- TASK OBJECTIVE
In the records below, find the line containing "James_Joyce_in_1915" and the line containing "Como a Mulher". Give again exactly those lines and every line between them, omitting the pictures.

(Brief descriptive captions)
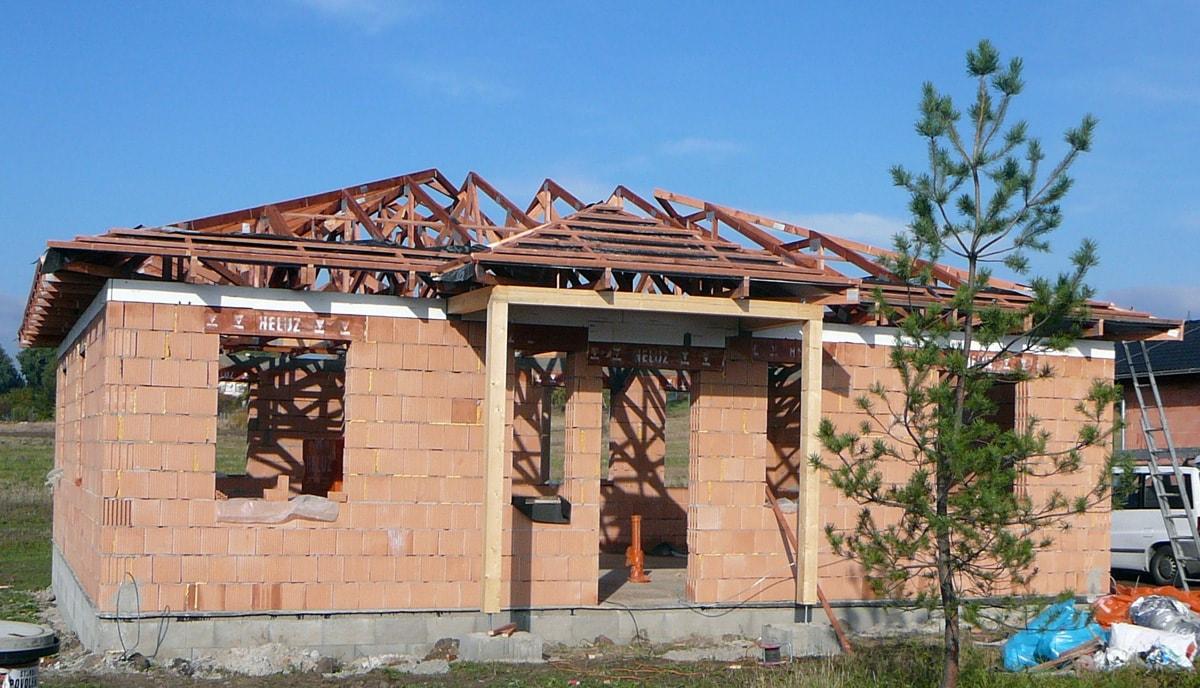 akce s dřevěné vazníky rodiný dům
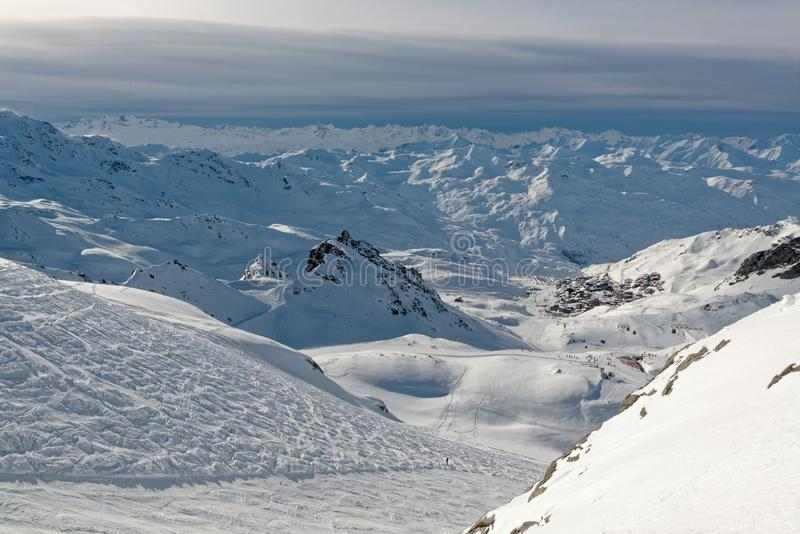 Val Thorens vanaf de bovenkant van Le Peclet stock foto's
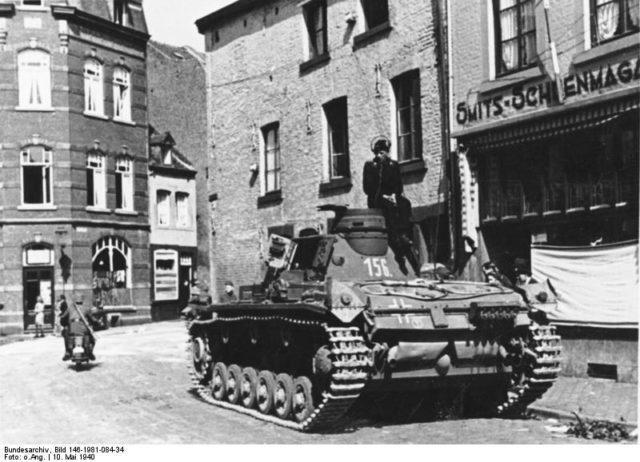 Um Panzer III alemão nas ruas de Maastricht. - Fatos Militares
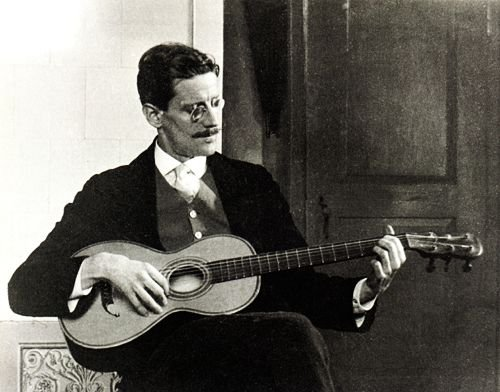 James_Joyce_in_1915
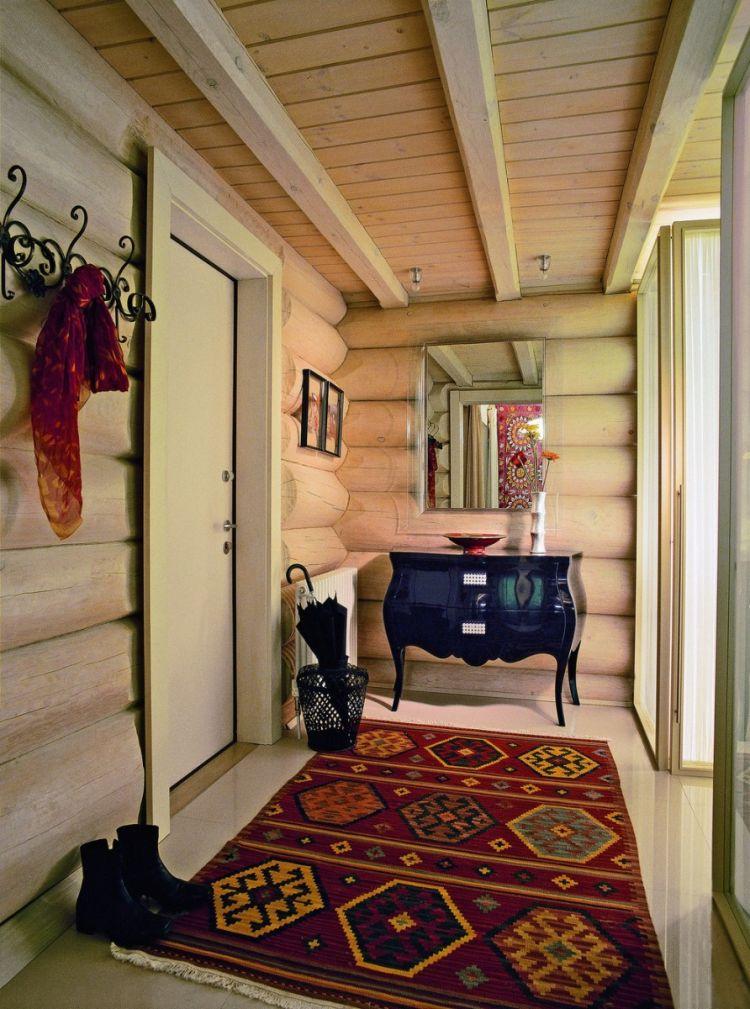Пестрый коврик в прихожей деревенского стиля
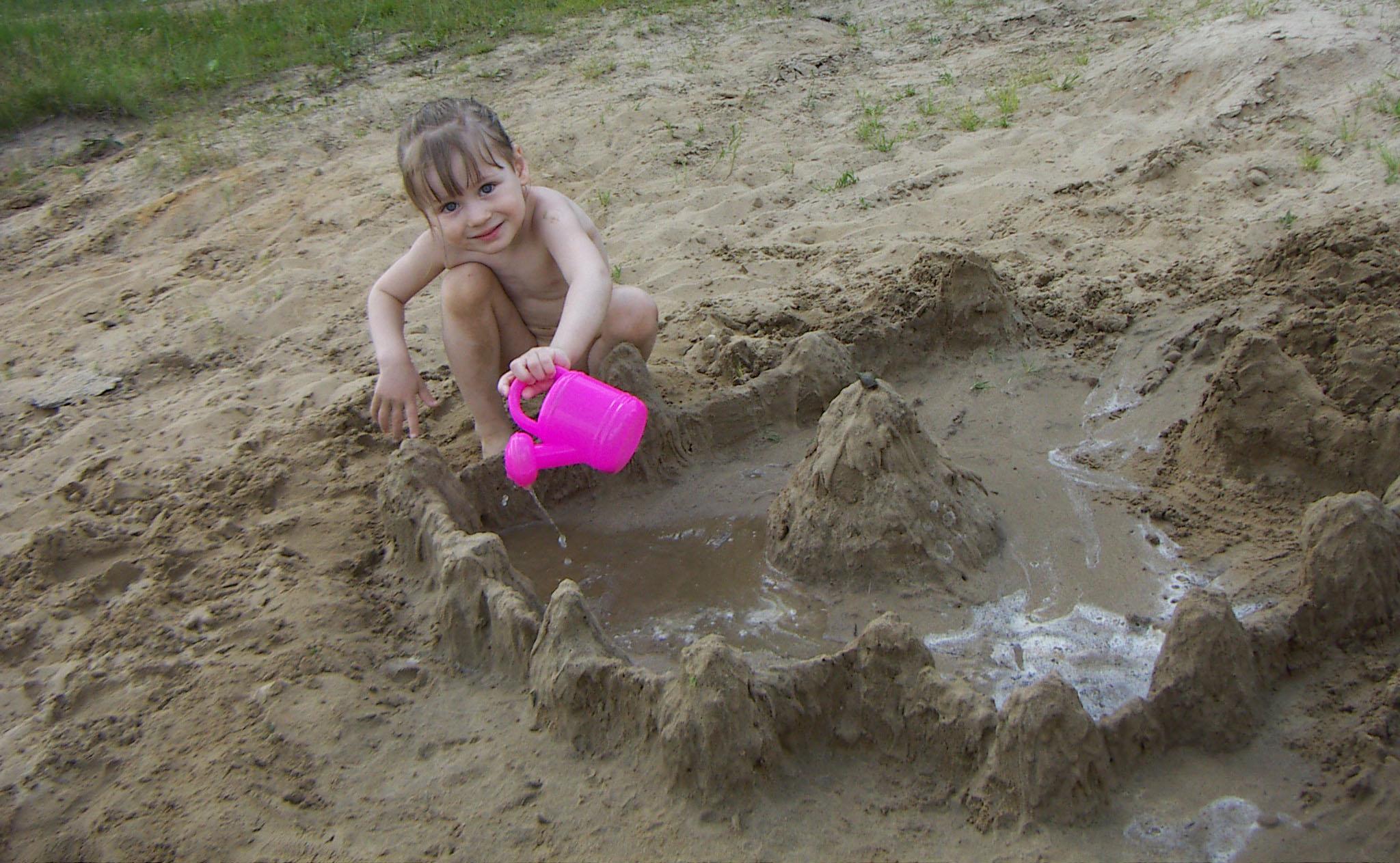 А я построю на песке огромный - дивный, чудный город.... Малыши-карандаши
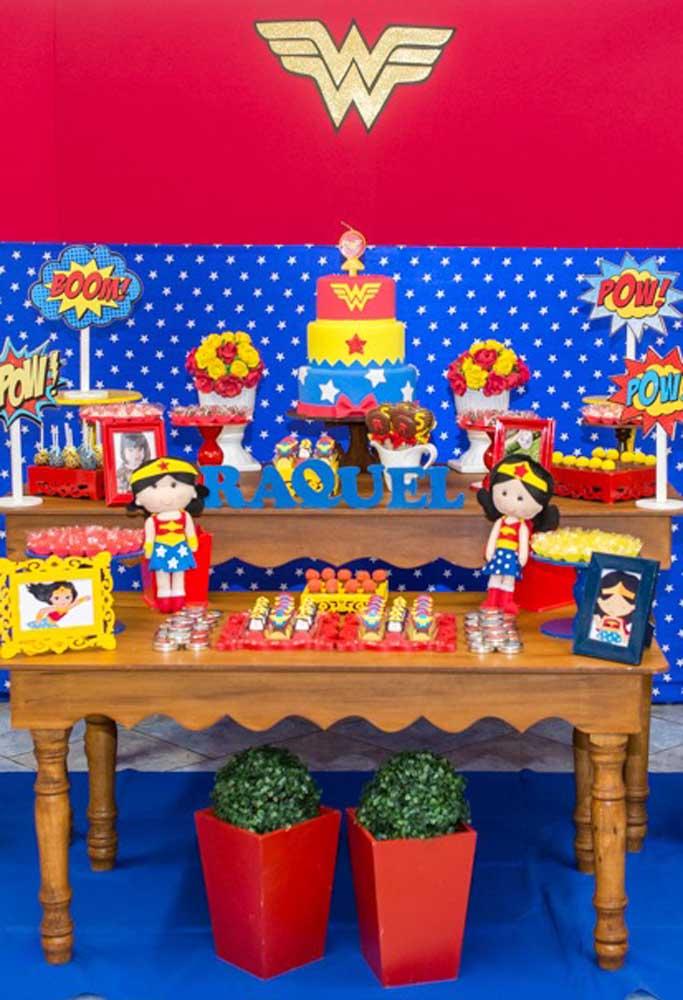Como a Mulher Maravilha é personagem principal da festa, decore a mesa com bonecas e quadros da super-heroína.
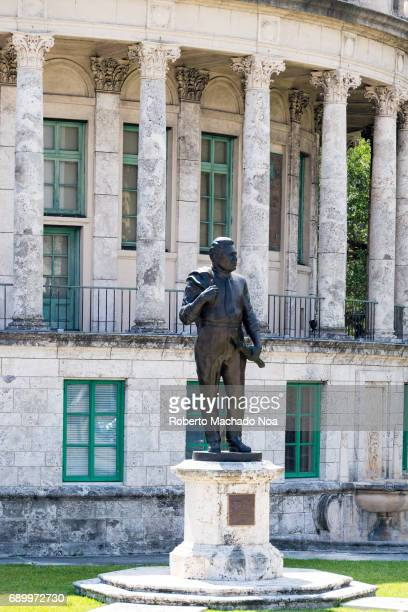 Bronze statue of George Edgar Merrick who was the planner and builder of the city of Coral Gables Coral Gables was one of the first planned...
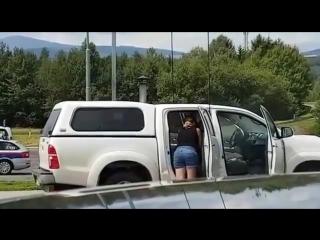Женщина решила помыть салон автомобиля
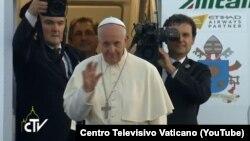 Poglavar Rimokatoličke crkve maše prisutnima prije ulaska u avion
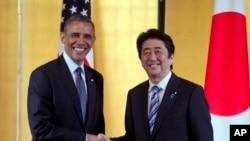 오바마 대통령과 아베 일본 총리가 지난해 4월 도쿄에서 정상회담 뒤 악수하고 있다. (자료사진 2014년 4월 24일)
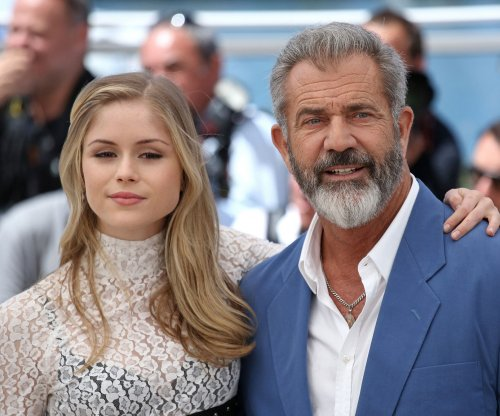 Mel Gibson goes on the run with his estranged daughter in 'Blood Father' trailer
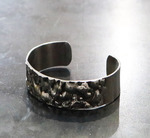 Welded_stainless_steel_bracelet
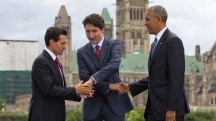 Watch this awkward three-way handshake with Obama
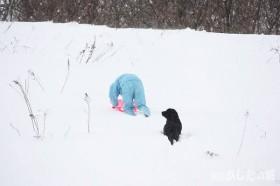 橇を持ってお散歩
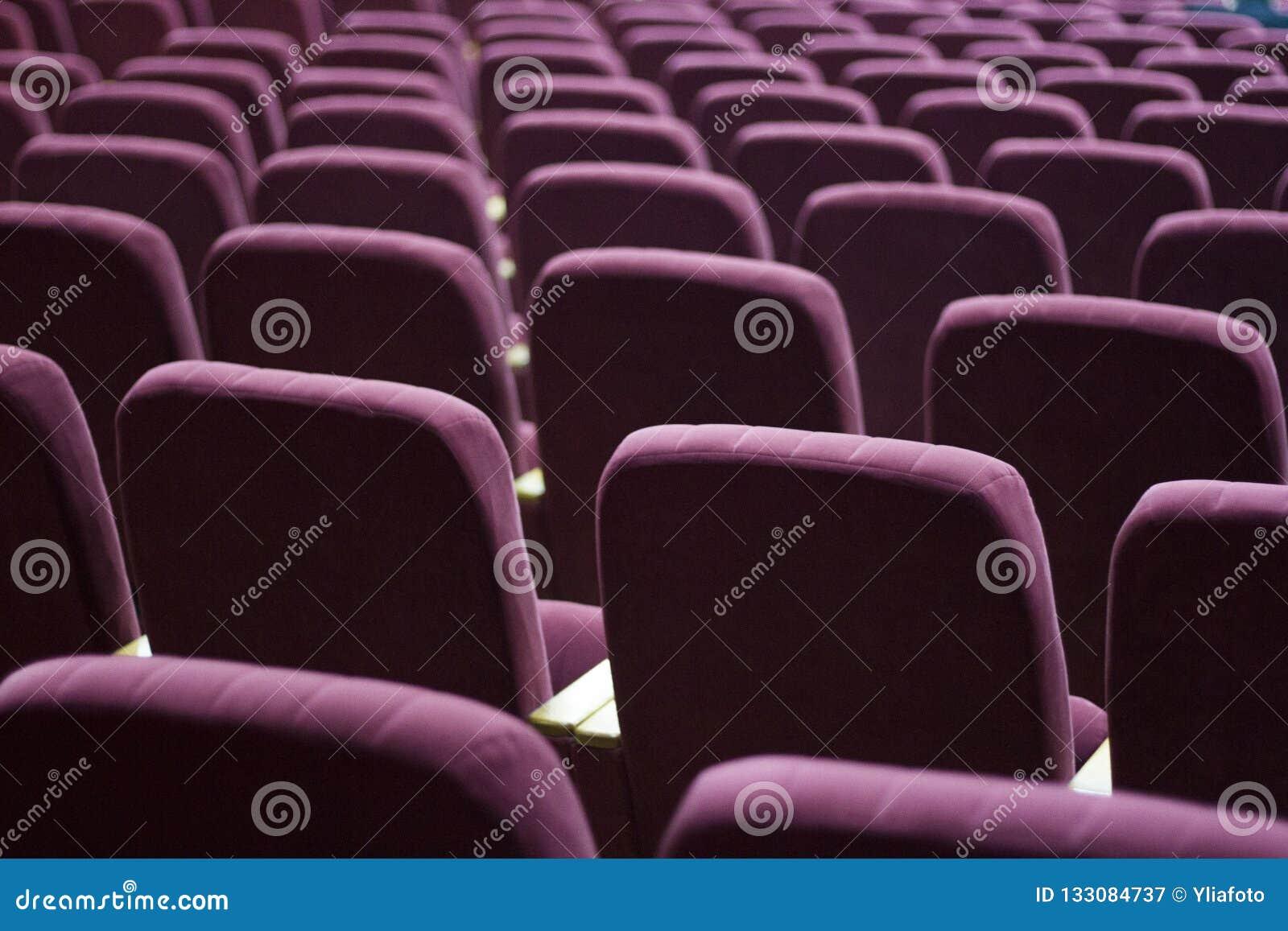 Röda sammetplatser för åskådare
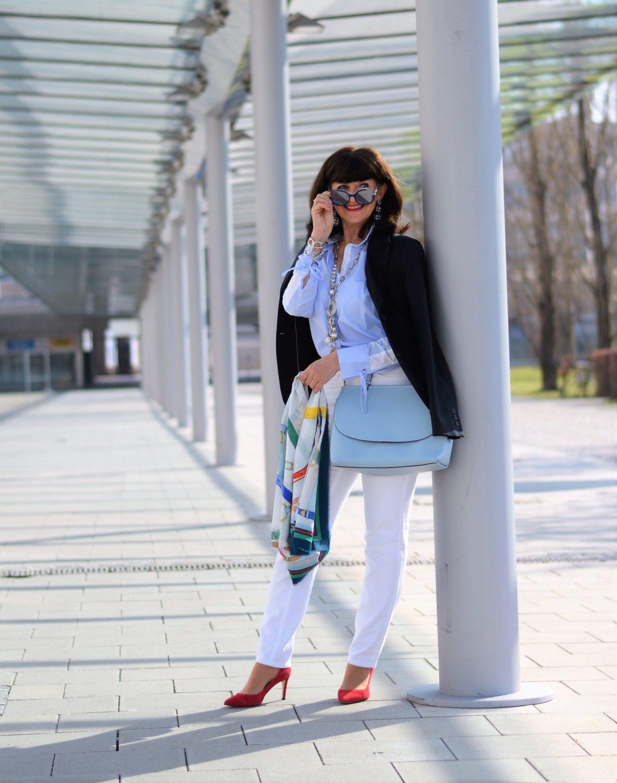 weiße Jeans mit hellblauer Bluse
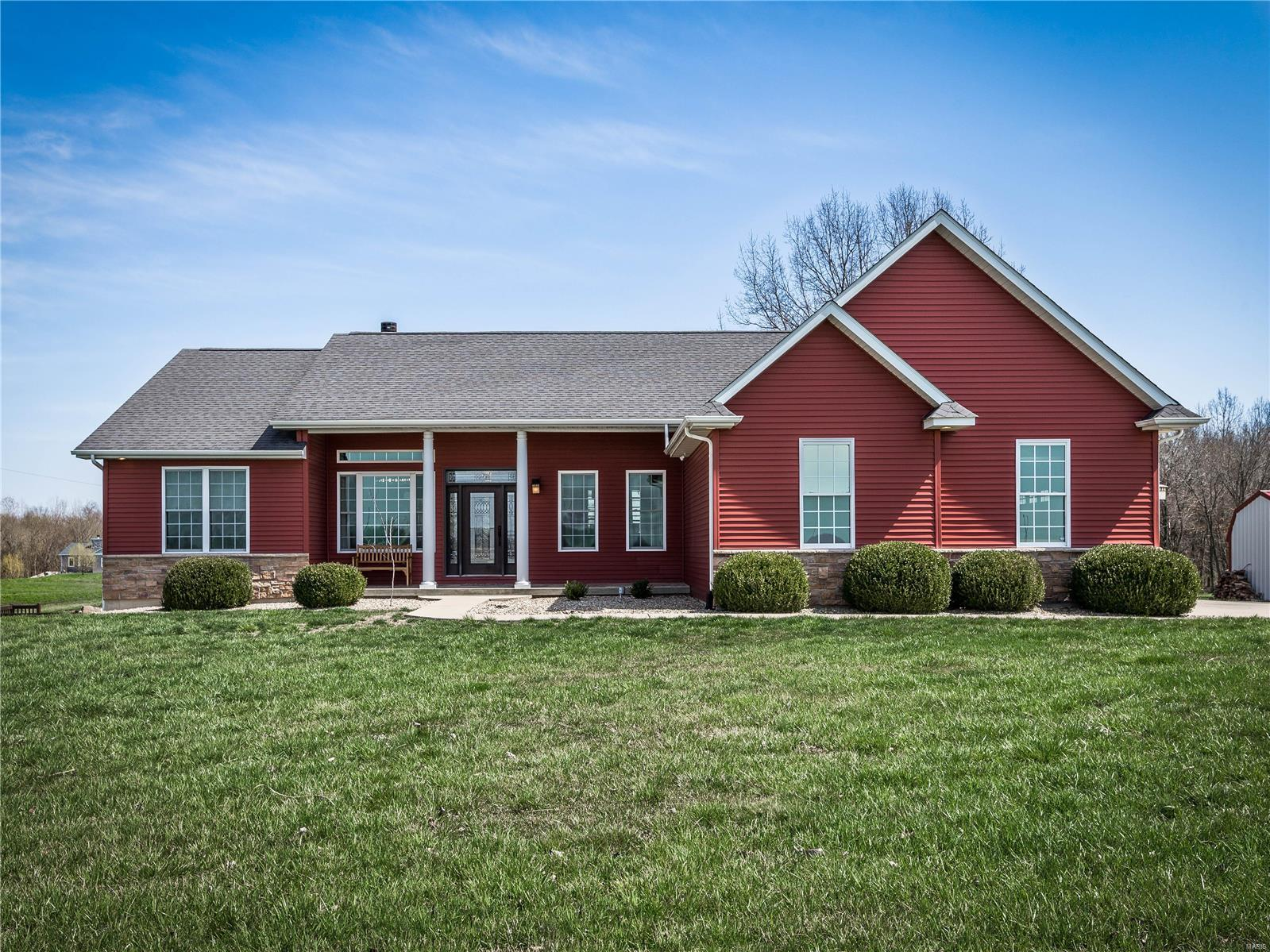 9120 Rezy Road Property Photo - Staunton, IL real estate listing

- RESULT
 James_Joyce_in_1915
Пестрый коврик в прихожей деревенского стиля
 А я построю на песке огромный - дивный, чудный город.... Малыши-карандаши
Como a Mulher Maravilha é personagem principal da festa, decore a mesa com bonecas e quadros da super-heroína.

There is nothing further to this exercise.